- [TRECHO DO DOCUMENTO]
---------------

No período entre o final do ano e o início do ano seguinte, começam a ser lançados os filmes com “cara de Oscar”. Os produtores sabem quais são os filmes que mais tem chance de abocanhar algum prêmio da academia. E nesta época existe o típico filme produzido tão somente para ganhar Oscar, em que toda a história gira em torno do personagem principal. Quase que dizendo pra quem assiste: olha pra esse ator, presta atenção no que ele é capaz de fazer. É o caso de O Destino de uma Nação (Darkest Hour, 2017) em que todos fazem o possível para fazer com que Gary Oldman possa brilhar (e tudo indica que o Oscar de melhor ator será para ele mesmo). E este também é o caso de Roman J Israel, Esq. (2017) que é uma forma tardia de remediar a injustiça ocorrida na premiação de 2017.
Denzel já havia recebido uma indicação ano passado utilizando esta mesma técnica, no drama teatral
Um Limite Entre Nós (Fences, 2016), em que não conseguiu vencer, mas sua companheira de tela, Viola Davis, levou o prêmio de atriz coadjuvante (na realidade atriz principal) para casa.
Nesta trama, Roman J. Israel (Denzel Washington) é um advogado inadequado socialmente, com traços de autismo, mas que é um gênio em matérias jurídicas. Ele atua sempre em segundo plano, dando consultoria ao seu amigo e único sócio do escritório, que vai ao tribunal e atende aos clientes. Eles atuam em muitos casos assistencialistas, sem visar o lucro. Mas sua rotina muda completamente quando seu sócio tem um ataque cardíaco e fica impossibilitado de continuar a advogar. A situação fica ainda pior, quando a firma de advocacia de George Pierce (Collin Farrell), advogado mais interessado no dinheiro que na solução dos problemas de seus clientes, absorve todos os casos do seu escritório, desviando da intenção idealista do trabalho de Israel.
Esta produção é dirigida e roteirizada por
Dan Gilroy, que também dirigiu e roteirizou o ótimo
O Abutre (Nightcrawler, 2014), em que Jake Gyllenhall passeia pelas noites de Los Angeles tentando filmar cenas chocantes e sensacionalistas. Aqui, a mesma cidade é filmada quase sempre de dia, mas dá pra notar que foi escolhida uma parte não tão badalada da cidade, principalmente porque não conseguimos reconhecer nenhum cartão postal.
O contraste entre o grande e famoso escritório de advocacia e a ONG que presta serviço comunitário é evidente. Mas não dá pra entender qual é a relação entre a história principal e a cena em que Roman discursa para uma platéia de adolescentes sobre a importância de manifestações e protestos sociais.

---------------

- [EXERCÍCIO PROPOSTO A]
Segundo a crítica, quem dirigiu e roteirizou Roman J. Israel, Esq.?
- [EXERCÍCIO PROPOSTO B]
Reproduza todo o trecho da crítica que vai de "O contraste entre" até "e protestos sociais.", trocando "adolescentes" por "universitários".
- [EXERCÍCIO PROPOSTO C]
Quais atores e atrizes são citados pelo nome na crítica?

---------------

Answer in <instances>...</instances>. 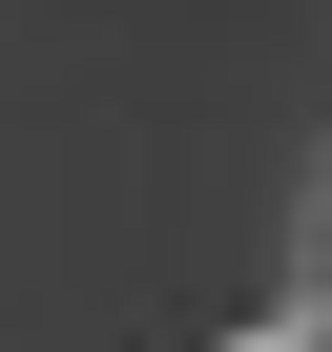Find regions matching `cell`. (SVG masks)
I'll use <instances>...</instances> for the list:
<instances>
[{"instance_id": "6da1fadb", "label": "cell", "mask_w": 332, "mask_h": 352, "mask_svg": "<svg viewBox=\"0 0 332 352\" xmlns=\"http://www.w3.org/2000/svg\"><path fill=\"white\" fill-rule=\"evenodd\" d=\"M311 290H332V208H311Z\"/></svg>"}, {"instance_id": "7a4b0ae2", "label": "cell", "mask_w": 332, "mask_h": 352, "mask_svg": "<svg viewBox=\"0 0 332 352\" xmlns=\"http://www.w3.org/2000/svg\"><path fill=\"white\" fill-rule=\"evenodd\" d=\"M249 352H311V331H249Z\"/></svg>"}]
</instances>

---------------

- [RESPOSTA ESPERADA A]
Dan Gilroy.

- [RESPOSTA ESPERADA B]
O contraste entre o grande e famoso escritório de advocacia e a ONG que presta serviço comunitário é evidente. Mas não dá pra entender qual é a relação entre a história principal e a cena em que Roman discursa para uma platéia de universitários sobre a importância de manifestações e protestos sociais.

- [RESPOSTA ESPERADA C]
Gary Oldman, Denzel Washington, Viola Davis, Collin Farrell e Jake Gyllenhall.